§ **Set problem**
Could you pull out the rows below word for word, beginning at the line that contains "What distance from the viewer" and stopping after the line that contains "Among the provided"? Leave the pictures out of your answer.

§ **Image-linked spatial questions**

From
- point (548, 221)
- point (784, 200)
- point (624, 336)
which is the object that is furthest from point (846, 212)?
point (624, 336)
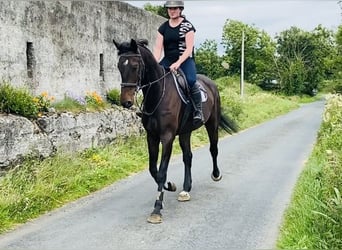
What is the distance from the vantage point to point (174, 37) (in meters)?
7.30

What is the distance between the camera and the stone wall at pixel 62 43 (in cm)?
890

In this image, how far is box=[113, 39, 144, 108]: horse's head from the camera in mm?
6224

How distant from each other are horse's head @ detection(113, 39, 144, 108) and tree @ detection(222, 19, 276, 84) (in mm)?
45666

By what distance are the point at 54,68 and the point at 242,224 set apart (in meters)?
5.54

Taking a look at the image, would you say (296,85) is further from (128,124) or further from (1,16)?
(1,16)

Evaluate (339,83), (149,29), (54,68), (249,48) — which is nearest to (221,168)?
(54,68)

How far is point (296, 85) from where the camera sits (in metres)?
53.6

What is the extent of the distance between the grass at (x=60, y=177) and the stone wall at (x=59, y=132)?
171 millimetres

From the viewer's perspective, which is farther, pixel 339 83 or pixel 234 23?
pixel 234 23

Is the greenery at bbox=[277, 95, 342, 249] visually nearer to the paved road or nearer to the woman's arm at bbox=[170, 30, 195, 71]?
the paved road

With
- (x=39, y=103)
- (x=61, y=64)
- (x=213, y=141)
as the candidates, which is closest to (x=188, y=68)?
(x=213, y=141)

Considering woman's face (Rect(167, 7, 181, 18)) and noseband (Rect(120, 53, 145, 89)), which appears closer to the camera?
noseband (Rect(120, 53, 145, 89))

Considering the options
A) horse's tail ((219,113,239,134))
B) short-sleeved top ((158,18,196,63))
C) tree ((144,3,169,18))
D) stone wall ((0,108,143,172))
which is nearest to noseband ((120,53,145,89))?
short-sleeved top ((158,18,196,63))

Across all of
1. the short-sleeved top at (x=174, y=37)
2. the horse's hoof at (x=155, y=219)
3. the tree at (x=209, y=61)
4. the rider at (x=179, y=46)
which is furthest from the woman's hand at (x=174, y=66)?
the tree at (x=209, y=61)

* * *

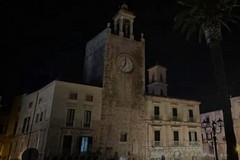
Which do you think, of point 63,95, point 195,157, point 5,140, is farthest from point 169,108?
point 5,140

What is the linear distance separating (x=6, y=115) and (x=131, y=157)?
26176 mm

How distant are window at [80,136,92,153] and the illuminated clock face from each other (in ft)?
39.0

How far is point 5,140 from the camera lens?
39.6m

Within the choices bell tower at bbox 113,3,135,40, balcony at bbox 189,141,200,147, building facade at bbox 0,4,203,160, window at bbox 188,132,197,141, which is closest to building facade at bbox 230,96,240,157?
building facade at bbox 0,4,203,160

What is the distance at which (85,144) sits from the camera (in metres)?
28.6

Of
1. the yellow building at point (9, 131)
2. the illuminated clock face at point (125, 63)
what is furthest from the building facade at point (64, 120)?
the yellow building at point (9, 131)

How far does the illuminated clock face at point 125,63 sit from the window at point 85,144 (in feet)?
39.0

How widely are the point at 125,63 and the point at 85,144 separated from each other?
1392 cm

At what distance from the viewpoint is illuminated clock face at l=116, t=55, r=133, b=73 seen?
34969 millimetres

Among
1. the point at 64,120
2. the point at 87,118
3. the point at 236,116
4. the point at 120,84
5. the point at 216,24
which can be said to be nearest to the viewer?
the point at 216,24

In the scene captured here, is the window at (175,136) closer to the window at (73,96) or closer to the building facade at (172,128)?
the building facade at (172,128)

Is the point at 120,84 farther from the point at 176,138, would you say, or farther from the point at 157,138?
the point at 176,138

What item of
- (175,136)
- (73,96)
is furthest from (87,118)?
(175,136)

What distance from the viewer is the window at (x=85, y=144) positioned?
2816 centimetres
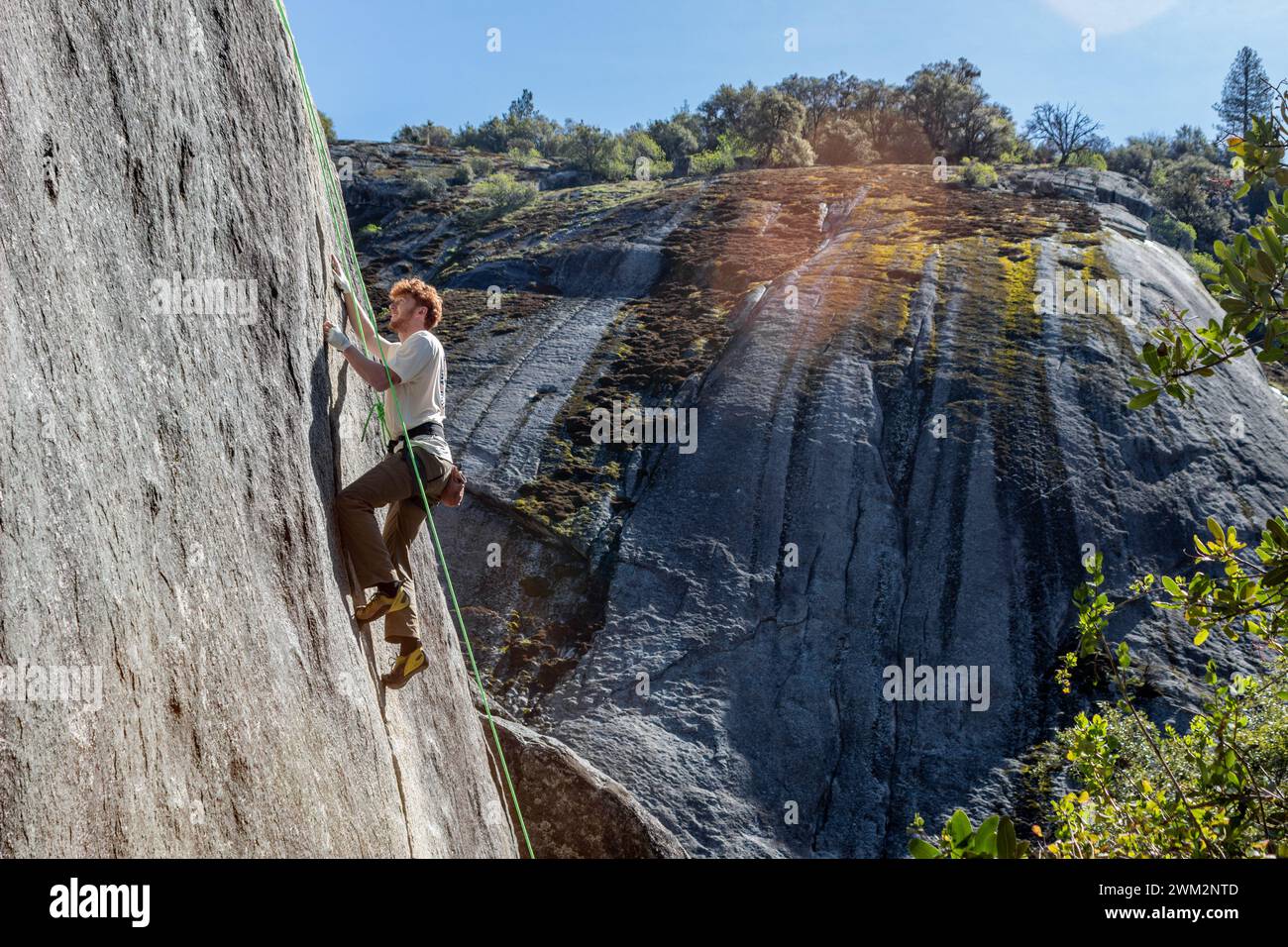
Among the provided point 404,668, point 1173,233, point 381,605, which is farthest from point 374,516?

§ **Complete output**
What distance from the viewer is the window at (x=85, y=144) positioned?
2816 centimetres
Among the provided point 404,668, point 1173,233, point 381,605, which is farthest from point 374,516?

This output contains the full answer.